> **Consignes de l'exercice**:
a. D'après l'article sur la SNCF, combien de kilomètres de lignes le réseau comptait-il à la création de la SNCF en 1938 ?
b. Indiquez si chacune des affirmations suivantes concorde avec l'article sur la SNCF, en répondant par oui ou par non et en citant les mots décisifs du texte : (i) la dette de la SNCF s'élève à 45 milliards d'euros ; (ii) au XIXe siècle, les compagnies fixaient librement leurs tarifs ; (iii) Philippe Mühlstein préside la Convergence nationale rail.
c. Poursuivez la rédaction de l'article sur la SNCF à partir de sa dernière phrase.

> **Extrait du document**:

---*---

Mais où va la SNCF ?

La politique ferroviaire a tout misé depuis 1980 sur les TGV, plus rentables que les lignes classiques désormais délaissées. Avec une dette de 45 milliards d’euros et des infrastructures usées, la mission de service public de la SNCF est remise en cause, et la prochaine ouverture à la concurrence des services ferroviaires de voyageurs ne devrait pas arranger les choses.

Retards, annulations, hausse des prix, baisse de la qualité du service, etc. Le moins que l’on puisse dire, c’est que la fiabilité et le niveau de satisfaction ne sont pas les premiers termes associés à la SNCF, Société nationale des chemins de fer français. « L’état de la SNCF est aujourd’hui très mauvais, même s’il n’a jamais été très bon et qu’elle a toujours manqué de moyens », affirme Philippe Mühlstein, ingénieur retraité de la SNCF, toujours syndicaliste à Sud Rail. « On observe un dysfonctionnement sur l’ensemble du réseau et une réduction considérable du nombre de lignes, de 41.000 km à la création de la SNCF en 1938 à 29.000 km actuellement », renchérit Pierre Ménard, président de la Convergence nationale rail, qui regroupe différentes organisations et collectifs qui défendent le ferroviaire et dénoncent les fermetures de lignes.

Cette situation résulte d’une évolution marquée par d’importants changements. Au XIXe siècle, la puissance publique s’associe au privé pour développer le chemin de fer. L’État achète les terrains et impulse la création de lignes en finançant l’infrastructure et les ouvrages d’art. Des concessions de longues durées sont octroyées aux compagnies qui construisent et exploitent leurs propres réseaux. Elles doivent respecter un cahier des charges qui les oblige à desservir certaines destinations et leur impose un tarif. Les conditions sont avantageuses pour les compagnies : elles bénéficient de subventions et de l’assurance du versement par l’État de dividendes à leurs actionnaires en cas de déficit, ce qui arrive avec la multiplication des lignes moins fréquentées.

---*---

> **Enregistrements présentés**:
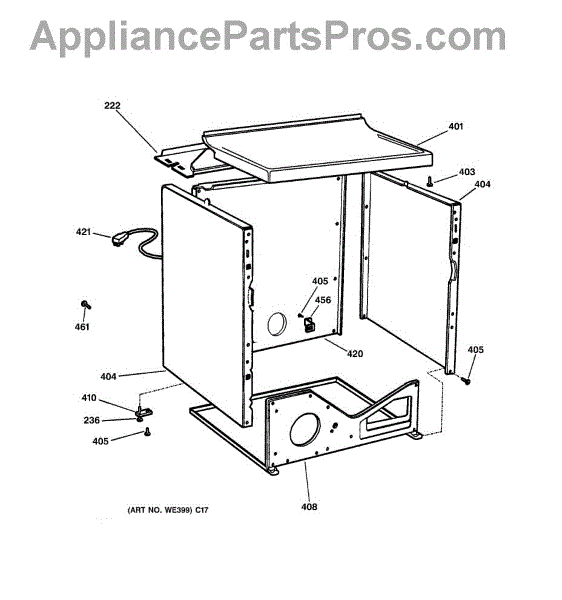 AppliancePartsPros.com

222
401
403
404
421
405
456
461
420
405
404
410
236
405
408

(ART NO. WE399) C17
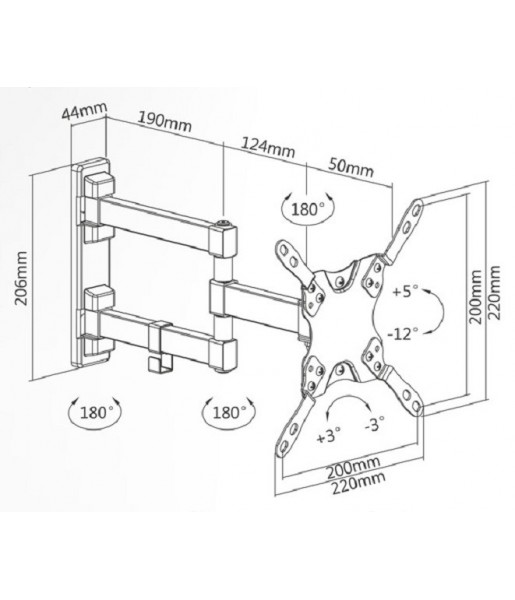 44mm
190mm
124mm
50mm
180°
206mm
+5°
-12°
200mm
220mm
180°
180°
+3°
-3°
200mm
220mm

---*---

> **Réponses attendues**:
a. Le réseau comptait 41.000 km de lignes.

b.
(i) Oui : « Avec une dette de 45 milliards d’euros ».
(ii) Non : « un cahier des charges qui les oblige à desservir certaines destinations et leur impose un tarif ».
(iii) Non : « renchérit Pierre Ménard, président de la Convergence nationale rail ».

c.
La SNCF est créée en 1938. Elle absorbe les compagnies privées et exploite l’ensemble des lignes ferroviaires du territoire. La nouvelle société d’économie mixte est détenue à 51 % par l’État, le reste revenant aux actionnaires des anciennes firmes. Le premier amendement à cette « nationalisation » intervient en 1971, lorsque la SNCF obtient l’autonomie de sa gestion. Elle a désormais plus de liberté sur sa politique tarifaire et sur ses choix de dessertes, mais a l’obligation d’être rentable. En contrepartie, l’État paie pour ses missions de service public, comme avec les RER, les Transiliens et les Intercités. Il rachète également progressivement les parts des actionnaires privés jusqu’à en devenir l’unique propriétaire. En 1983, la SNCF change de statut et devient un Épic (Établissement public à caractère industriel et commercial).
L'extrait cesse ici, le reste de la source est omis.